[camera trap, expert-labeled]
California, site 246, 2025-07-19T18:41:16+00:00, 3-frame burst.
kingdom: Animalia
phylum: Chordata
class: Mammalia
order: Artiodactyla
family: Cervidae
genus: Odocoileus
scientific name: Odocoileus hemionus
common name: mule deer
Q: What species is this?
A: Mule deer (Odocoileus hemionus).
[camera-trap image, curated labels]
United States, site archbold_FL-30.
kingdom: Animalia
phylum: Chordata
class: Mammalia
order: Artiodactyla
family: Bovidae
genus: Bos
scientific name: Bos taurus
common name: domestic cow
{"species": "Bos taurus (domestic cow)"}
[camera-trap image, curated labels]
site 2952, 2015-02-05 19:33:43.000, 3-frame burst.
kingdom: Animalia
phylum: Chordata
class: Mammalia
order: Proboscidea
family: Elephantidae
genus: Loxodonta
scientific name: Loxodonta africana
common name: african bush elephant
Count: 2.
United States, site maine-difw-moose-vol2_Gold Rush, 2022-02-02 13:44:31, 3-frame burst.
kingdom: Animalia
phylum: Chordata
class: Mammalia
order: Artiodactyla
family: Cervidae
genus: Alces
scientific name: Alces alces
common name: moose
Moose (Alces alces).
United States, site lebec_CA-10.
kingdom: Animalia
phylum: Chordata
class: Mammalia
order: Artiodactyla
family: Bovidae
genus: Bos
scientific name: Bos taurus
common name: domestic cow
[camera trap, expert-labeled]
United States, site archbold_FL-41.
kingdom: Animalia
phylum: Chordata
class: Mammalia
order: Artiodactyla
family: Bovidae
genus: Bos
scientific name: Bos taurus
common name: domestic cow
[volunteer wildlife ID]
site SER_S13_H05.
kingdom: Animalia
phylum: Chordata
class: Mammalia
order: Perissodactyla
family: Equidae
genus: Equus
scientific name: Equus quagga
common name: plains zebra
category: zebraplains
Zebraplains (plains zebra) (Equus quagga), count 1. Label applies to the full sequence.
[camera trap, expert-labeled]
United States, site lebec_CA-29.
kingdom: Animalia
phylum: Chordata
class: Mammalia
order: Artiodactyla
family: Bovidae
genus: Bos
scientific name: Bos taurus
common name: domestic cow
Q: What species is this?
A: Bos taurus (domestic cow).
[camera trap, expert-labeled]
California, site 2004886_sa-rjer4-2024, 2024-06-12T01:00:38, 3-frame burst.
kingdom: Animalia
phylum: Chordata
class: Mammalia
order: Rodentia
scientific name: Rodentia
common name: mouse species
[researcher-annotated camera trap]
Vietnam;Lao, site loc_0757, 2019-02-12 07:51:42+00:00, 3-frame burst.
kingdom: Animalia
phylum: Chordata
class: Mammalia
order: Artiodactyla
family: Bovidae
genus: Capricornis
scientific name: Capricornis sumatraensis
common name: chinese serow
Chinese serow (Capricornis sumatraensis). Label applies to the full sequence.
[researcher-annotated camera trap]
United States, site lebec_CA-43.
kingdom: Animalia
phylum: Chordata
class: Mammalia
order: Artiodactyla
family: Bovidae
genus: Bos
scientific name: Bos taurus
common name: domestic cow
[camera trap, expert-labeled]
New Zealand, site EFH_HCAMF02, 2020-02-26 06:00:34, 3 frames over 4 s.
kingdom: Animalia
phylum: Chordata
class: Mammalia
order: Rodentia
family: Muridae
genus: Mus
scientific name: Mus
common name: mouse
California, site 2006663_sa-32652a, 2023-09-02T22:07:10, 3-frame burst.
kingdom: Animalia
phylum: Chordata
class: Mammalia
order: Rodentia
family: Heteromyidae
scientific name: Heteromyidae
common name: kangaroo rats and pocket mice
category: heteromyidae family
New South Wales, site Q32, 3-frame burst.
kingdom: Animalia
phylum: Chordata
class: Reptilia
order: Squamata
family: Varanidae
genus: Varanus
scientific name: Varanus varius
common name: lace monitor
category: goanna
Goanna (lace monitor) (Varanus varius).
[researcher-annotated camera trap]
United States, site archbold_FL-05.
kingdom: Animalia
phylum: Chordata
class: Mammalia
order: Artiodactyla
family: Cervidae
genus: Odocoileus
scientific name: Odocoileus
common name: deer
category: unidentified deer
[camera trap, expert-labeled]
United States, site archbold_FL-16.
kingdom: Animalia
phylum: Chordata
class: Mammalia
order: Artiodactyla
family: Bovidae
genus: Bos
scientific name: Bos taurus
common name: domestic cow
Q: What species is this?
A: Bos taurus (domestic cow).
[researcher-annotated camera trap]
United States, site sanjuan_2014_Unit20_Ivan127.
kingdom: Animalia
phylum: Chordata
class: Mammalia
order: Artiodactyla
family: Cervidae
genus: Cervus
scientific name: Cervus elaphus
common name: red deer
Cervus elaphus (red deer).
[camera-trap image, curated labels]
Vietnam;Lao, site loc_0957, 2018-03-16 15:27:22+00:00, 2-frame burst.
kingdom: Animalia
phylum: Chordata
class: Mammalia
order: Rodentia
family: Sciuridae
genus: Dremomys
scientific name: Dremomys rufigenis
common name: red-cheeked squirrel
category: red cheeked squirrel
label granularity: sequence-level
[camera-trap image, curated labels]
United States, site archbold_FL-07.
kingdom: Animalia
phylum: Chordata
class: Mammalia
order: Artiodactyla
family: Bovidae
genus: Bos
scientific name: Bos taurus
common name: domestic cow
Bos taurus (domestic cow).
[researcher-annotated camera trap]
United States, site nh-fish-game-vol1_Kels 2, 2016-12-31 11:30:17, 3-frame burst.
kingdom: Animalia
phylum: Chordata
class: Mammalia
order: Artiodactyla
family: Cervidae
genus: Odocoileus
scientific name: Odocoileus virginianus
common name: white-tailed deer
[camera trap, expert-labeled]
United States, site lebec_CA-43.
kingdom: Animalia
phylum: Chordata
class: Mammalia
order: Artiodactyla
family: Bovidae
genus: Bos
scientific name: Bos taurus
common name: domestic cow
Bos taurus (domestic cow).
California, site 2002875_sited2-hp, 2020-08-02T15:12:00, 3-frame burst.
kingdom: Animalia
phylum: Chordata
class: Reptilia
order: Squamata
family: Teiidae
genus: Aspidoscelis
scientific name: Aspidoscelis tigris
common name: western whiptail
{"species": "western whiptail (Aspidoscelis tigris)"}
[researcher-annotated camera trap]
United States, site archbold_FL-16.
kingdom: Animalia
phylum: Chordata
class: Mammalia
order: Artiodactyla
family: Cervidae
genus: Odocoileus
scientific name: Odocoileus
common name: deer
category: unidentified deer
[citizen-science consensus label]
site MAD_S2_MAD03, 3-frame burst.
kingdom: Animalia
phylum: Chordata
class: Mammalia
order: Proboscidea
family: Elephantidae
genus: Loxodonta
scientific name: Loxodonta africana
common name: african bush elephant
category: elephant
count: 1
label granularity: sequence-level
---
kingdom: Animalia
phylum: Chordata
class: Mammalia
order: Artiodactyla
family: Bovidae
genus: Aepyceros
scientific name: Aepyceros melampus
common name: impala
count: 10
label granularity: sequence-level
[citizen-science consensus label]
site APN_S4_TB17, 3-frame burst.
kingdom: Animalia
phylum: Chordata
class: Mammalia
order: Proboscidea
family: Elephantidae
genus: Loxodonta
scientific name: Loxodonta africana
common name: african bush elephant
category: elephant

Requirement → As you read the records above, find each line that contains "burst" and copy it.

Exercise output →
California, site 246, 2025-07-19T18:41:16+00:00, 3-frame burst.
site 2952, 2015-02-05 19:33:43.000, 3-frame burst.
United States, site maine-difw-moose-vol2_Gold Rush, 2022-02-02 13:44:31, 3-frame burst.
California, site 2004886_sa-rjer4-2024, 2024-06-12T01:00:38, 3-frame burst.
Vietnam;Lao, site loc_0757, 2019-02-12 07:51:42+00:00, 3-frame burst.
California, site 2006663_sa-32652a, 2023-09-02T22:07:10, 3-frame burst.
New South Wales, site Q32, 3-frame burst.
Vietnam;Lao, site loc_0957, 2018-03-16 15:27:22+00:00, 2-frame burst.
United States, site nh-fish-game-vol1_Kels 2, 2016-12-31 11:30:17, 3-frame burst.
California, site 2002875_sited2-hp, 2020-08-02T15:12:00, 3-frame burst.
site MAD_S2_MAD03, 3-frame burst.
site APN_S4_TB17, 3-frame burst.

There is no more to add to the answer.